How to Convert Document With Pandoc
Convert a webpage(html) to docx
pandoc -f html -t docx -o savefile.docx http://www.baidu.com
Convert a html to markdown
pandoc -f html -t markdown -o savefile.md fromfile.html
Convert a html to pdf
pandoc -f html -t latex -o savefile.pdf fromfile.html pandoc -o savefile.pdf fromfile.html
Convert a markdown to mediawiki
pandoc -f markdown_github -t mediawiki -o savefile.wiki fromfile.md
How to Export Document with Chinese Characters to PDF
If your task is all about documents with English characters only, you can skip this section. This part talks about problems of exporting documents with Chinese characters to PDF.

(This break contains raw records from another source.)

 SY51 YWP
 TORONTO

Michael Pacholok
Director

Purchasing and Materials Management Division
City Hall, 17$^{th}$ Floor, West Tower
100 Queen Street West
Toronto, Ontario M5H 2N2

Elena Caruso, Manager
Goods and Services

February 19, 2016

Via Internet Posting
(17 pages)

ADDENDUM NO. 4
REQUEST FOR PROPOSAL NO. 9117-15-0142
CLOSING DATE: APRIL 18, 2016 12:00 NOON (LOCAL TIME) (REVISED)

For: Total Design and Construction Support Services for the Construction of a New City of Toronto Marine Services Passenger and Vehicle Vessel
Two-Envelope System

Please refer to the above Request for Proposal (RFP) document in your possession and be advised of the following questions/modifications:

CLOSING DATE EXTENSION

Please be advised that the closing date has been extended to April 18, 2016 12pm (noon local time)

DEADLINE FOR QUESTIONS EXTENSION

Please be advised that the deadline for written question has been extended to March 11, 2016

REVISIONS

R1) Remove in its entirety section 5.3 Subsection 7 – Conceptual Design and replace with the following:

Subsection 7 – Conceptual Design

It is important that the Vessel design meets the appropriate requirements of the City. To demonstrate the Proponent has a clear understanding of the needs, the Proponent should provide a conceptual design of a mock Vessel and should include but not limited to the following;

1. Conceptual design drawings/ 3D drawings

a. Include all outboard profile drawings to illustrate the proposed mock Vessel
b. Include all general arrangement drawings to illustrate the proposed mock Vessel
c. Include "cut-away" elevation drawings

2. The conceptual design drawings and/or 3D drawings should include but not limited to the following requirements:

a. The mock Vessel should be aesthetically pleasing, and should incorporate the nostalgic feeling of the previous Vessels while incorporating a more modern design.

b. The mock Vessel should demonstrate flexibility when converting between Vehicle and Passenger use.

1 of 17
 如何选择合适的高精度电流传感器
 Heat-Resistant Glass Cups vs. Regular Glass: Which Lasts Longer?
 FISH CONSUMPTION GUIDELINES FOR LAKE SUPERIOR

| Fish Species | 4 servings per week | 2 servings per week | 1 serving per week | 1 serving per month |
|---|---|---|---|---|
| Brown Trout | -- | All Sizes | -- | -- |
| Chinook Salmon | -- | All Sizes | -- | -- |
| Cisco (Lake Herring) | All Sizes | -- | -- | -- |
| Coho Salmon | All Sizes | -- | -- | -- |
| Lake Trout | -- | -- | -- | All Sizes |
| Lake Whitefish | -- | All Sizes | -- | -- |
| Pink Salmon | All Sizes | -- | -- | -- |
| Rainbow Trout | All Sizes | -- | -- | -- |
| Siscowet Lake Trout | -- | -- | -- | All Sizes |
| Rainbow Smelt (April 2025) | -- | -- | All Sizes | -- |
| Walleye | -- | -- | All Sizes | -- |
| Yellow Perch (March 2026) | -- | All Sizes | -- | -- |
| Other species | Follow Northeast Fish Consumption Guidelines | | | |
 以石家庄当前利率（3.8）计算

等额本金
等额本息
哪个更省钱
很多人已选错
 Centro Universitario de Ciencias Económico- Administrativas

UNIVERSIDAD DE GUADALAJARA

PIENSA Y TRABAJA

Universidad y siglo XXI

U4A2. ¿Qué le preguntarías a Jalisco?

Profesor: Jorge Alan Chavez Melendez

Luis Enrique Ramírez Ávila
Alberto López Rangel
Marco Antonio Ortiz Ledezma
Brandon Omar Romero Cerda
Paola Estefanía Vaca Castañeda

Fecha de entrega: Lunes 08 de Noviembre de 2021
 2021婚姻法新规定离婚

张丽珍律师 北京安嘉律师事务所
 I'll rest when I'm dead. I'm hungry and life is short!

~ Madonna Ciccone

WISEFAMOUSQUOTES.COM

Install CTeX Full instead of MiKTeX
Define template
Export Pandoc standard template using the following command:
pandoc -D latex > template.tex
Open the template template.tex and find phrase
% if luatex or xelatex
, add the code below after this phrase.% SUPPORT for Chinese \usepackage[boldfont,slantfont,CJKsetspaces,CJKchecksingle]{xeCJK} \usepackage{fontspec,xltxtra,xunicode} \defaultfontfeatures{Mapping=tex-text,Scale=MatchLowercase} \punctstyle{quanjiao} \setCJKmainfont{SimSun} \setCJKsansfont{KaiTi} \setCJKmonofont{SimSun}
Note:
In my version of Pandoc(1.13.2), below is the default code after phrase% if luatex or xelatex
.20. \else % if luatex or xelatex 21. \ifxetex 22. \usepackage{mathspec} 23. \usepackage{xltxtra,xunicode} 24. \else 25. \usepackage{fontspec} 26. \fi 27. 28. \defaultfontfeatures{Mapping=tex-text,Scale=MatchLowercase} 29. \newcommand{\euro}{€}
Errors occur if just add code after Line#20. Finally, it turns out to be OK to add the code at Line#27.
Export documents
Export documents to PDf using the following command:
pandoc -o savefile.pdf fromfile.html --latex-engine=xelatex --template=template.tex
template.tex is just the template modified in stage 2.
Thanks to this blog for solving the problem.
According to another blog, it's also possible to download pm-template.latex and use this template to export documents to PDF. For this template, the only thing needs to be noticed is, replace LiHei Pro to a Chinese font you have installed in your machine.
Pandoc's Markdown
Pandoc's author is really proud of its extension of markdown, or he wouldn't put 2/3 of the document talking about it.
How to Produce Slide Shows with Pandoc
It's fantastic to find that simple and concise slides can be made by Pandoc. One could keep collecting knowledges while occasionly transform them to slides to share with other people, without put so much time considering how to write PPT.